Together with other Xavier standouts like Joseph Yeo, TY Tang, Leonard Lee and Sammy Young, Tiu led the Golden Stallions to an amazing three-peat in the MMTLBA and more titles across other tournaments as well.

They were called the best high school basketball team not competing in either the UAAP or NCAA.

It was a venerable golden generation for Xavier School and Tiu was at the forefront of it, not least because he was projected as the ideal student-athlete — someone who was able to garner high levels of academic success while also playing basketball at a similarly high level.

Yeo was the first one to graduate from that generation in 2001, choosing to join the De La Salle Green Archers. He would be followed to Taft a year after by Tang, while Tiu would finish his high school years in 2003 and then move on to the Ateneo Blue Eagles.

In Ateneo, Tiu’s star shone even brighter. With Tiu part of the team, the Blue Eagles went on to the UAAP Finals in 2003 (losing to FEU) and in 2006 (losing to UST).
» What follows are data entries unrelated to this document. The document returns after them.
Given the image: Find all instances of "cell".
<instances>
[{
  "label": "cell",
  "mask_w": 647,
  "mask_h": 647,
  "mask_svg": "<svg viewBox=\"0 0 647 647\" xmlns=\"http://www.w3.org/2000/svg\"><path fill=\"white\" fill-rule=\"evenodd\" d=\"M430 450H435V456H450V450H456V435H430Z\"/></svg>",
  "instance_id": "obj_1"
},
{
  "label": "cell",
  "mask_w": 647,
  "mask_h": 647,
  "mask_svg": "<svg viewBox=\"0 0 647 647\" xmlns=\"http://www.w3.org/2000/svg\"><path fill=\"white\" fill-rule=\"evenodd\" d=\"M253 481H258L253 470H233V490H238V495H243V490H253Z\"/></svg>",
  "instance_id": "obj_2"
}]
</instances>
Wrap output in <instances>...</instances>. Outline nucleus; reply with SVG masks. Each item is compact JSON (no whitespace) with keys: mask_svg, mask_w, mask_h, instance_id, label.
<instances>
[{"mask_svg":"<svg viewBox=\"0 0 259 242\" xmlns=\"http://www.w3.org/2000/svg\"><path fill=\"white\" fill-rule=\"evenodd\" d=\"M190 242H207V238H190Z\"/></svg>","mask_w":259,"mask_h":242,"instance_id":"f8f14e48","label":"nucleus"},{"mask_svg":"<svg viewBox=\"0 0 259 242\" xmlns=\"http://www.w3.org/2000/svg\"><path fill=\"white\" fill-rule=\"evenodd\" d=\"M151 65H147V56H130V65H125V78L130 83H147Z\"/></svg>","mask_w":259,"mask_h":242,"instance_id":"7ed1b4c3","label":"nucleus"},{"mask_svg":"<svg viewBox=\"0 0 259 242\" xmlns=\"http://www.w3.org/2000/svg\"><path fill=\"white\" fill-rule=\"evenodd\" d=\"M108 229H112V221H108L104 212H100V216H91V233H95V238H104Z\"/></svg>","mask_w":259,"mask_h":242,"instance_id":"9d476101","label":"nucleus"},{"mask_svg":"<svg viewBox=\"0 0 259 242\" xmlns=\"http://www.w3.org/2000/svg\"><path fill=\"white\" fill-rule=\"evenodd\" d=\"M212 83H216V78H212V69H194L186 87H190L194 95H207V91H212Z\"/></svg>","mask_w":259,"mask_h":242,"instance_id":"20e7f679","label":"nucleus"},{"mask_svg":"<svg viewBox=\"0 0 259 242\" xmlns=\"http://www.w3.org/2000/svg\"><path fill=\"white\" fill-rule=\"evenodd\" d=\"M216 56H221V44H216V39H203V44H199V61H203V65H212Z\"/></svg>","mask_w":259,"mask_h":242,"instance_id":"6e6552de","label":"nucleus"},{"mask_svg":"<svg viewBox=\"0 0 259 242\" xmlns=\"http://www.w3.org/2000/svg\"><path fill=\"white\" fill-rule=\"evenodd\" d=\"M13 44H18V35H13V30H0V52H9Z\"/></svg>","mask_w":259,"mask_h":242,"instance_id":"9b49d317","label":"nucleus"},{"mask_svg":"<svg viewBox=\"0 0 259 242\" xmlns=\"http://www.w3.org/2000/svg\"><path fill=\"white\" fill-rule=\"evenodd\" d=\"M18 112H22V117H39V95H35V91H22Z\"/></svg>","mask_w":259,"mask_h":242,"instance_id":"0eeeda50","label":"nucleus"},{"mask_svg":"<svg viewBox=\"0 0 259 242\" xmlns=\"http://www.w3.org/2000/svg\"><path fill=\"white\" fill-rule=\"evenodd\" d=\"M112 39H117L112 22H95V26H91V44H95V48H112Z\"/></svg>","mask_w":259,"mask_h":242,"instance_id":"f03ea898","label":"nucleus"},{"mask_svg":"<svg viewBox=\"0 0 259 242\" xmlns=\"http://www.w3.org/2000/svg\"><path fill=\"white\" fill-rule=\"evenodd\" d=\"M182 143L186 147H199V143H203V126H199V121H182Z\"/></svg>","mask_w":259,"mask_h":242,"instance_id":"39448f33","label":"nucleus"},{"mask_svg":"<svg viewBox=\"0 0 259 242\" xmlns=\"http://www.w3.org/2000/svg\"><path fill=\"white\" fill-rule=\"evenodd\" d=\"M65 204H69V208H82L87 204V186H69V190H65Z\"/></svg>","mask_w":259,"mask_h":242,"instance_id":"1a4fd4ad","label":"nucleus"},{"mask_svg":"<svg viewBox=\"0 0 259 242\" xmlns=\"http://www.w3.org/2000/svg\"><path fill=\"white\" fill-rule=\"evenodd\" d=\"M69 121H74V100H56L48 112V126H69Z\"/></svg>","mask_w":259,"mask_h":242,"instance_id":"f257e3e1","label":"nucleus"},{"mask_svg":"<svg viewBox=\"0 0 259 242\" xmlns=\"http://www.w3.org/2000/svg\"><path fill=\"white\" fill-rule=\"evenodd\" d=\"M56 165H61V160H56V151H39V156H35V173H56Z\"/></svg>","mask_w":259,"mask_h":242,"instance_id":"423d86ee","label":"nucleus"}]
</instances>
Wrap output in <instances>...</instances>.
Because Tiu took a year off from the UAAP, he was still eligible to play in 2008 and that’s when he finally tasted UAAP bliss, helping the Blue Eagles to the first of what would be a historic 5-peat in men’s basketball.
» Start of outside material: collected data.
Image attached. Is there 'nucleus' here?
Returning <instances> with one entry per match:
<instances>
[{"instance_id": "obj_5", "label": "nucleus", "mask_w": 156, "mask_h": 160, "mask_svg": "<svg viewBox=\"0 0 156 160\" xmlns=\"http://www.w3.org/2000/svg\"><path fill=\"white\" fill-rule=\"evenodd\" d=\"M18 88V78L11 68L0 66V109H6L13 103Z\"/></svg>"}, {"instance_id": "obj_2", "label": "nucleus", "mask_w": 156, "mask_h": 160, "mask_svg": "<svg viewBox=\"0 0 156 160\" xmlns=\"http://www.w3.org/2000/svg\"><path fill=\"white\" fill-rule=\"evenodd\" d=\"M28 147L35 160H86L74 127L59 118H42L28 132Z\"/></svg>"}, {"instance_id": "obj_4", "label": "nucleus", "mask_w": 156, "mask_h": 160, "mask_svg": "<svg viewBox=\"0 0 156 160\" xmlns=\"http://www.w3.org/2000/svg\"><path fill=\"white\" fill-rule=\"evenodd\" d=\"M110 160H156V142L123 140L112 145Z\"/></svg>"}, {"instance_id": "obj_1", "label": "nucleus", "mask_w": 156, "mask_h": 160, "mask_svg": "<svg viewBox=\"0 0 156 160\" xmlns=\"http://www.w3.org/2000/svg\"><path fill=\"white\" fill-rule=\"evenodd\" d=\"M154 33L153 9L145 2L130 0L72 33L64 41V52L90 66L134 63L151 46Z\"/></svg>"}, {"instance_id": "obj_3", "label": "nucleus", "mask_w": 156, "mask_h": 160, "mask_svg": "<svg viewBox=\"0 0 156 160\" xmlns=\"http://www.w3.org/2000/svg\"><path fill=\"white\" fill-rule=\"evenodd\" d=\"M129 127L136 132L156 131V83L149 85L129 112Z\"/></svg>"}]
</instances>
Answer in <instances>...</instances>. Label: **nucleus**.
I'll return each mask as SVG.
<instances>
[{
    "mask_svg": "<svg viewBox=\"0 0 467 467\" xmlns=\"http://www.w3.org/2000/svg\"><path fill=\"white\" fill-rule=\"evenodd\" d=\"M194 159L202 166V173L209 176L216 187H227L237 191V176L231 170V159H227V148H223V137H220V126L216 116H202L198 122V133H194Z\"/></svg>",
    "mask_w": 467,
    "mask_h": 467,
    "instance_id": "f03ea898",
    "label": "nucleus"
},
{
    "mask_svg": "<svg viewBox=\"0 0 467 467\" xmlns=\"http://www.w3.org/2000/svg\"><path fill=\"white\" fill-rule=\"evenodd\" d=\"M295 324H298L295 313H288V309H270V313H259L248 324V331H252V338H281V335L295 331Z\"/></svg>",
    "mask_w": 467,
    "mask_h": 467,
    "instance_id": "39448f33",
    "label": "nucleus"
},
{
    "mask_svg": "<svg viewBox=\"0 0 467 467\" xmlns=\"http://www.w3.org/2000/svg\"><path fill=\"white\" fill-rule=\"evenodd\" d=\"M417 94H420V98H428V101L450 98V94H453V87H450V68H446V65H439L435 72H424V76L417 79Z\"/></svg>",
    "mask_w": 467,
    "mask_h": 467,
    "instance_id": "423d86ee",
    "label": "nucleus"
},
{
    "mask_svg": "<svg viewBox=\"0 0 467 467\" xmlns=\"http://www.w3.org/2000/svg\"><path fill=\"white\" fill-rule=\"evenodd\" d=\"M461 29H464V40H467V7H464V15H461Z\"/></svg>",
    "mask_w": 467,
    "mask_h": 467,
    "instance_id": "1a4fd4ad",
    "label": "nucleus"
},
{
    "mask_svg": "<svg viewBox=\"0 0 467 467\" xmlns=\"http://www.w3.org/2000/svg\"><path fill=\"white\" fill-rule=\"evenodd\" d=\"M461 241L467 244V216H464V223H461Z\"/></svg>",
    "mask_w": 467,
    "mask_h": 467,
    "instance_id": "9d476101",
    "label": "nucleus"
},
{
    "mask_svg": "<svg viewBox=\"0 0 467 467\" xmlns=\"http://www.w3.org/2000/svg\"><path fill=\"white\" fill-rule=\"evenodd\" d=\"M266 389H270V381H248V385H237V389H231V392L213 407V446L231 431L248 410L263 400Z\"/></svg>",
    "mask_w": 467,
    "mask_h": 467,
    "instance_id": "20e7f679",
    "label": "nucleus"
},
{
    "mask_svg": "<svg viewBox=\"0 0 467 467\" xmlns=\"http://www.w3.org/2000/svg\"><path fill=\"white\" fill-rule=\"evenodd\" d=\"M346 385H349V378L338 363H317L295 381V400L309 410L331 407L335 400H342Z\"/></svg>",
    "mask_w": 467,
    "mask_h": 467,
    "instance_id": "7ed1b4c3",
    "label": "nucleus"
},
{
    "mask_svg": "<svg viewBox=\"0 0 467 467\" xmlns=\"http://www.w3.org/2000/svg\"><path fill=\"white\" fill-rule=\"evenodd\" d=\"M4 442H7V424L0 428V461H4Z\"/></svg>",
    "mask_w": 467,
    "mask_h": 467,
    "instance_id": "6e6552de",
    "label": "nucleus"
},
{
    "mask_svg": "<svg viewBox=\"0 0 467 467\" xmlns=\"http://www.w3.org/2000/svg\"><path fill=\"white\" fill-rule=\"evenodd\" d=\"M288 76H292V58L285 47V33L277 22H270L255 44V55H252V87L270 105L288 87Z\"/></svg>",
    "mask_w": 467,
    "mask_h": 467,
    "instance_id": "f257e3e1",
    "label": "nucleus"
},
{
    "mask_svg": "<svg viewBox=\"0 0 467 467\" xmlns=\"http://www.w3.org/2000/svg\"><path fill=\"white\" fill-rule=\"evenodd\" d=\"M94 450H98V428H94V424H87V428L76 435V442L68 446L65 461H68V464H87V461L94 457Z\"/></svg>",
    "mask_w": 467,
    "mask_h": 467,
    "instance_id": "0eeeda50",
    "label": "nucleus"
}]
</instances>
After his collegiate basketball career ran its course, Tiu was tapped to play for the newly-formed Smart Gilas Pilipinas national team, although the flip side was Tiu had to forego his plans to get drafted in the PBA as early as 2008.

In all, Tiu spent five years with the national team, playing under famed Serbian tactician Rajko Toroman and with some of the best players from his generation like former high school and collegiate rival JVee Casio, former Ateneo teammate Japeth Aguilar, naturalized center Marcus Douthit and Filipino-American talents Marcio Lassiter and Chris Lutz.

That team garnered a lot of accolades, earning podium finishes in several international tournaments while also restoring the Philippine team’s status among Asia’s cage powers.

That first iteration of Smart Gilas laid the groundwork for succeeding Gilas squads that qualified in the 2014 FIBA World Cup in Spain, played in the 2016 Olympic Qualifying Tournament and placed second twice in the 2013 and 2015 editions of the FIBA Asia Cup.

Once Tiu reached the PBA, he became one of the faces of the Rain or Shine franchise. He was part of the 2013 PBA All-Rookie Team and also became the Three-Point Champion in the 2013 PBA All-Star Weekend. His lone PBA title was in the 2016 Commissioner’s Cup, when the Elasto-Painters defeated Alaska in six games.

Chris Tiu had a stellar if an abbreviated PBA career (just six years!), but despite that his legacy and role in helping not just PBA basketball but more importantly, Philippine basketball’s move forward is secure.

If he chooses to hang up his jersey now, he would be doing so ahead of the curve, the game and with a Tiu-rrific trail of success.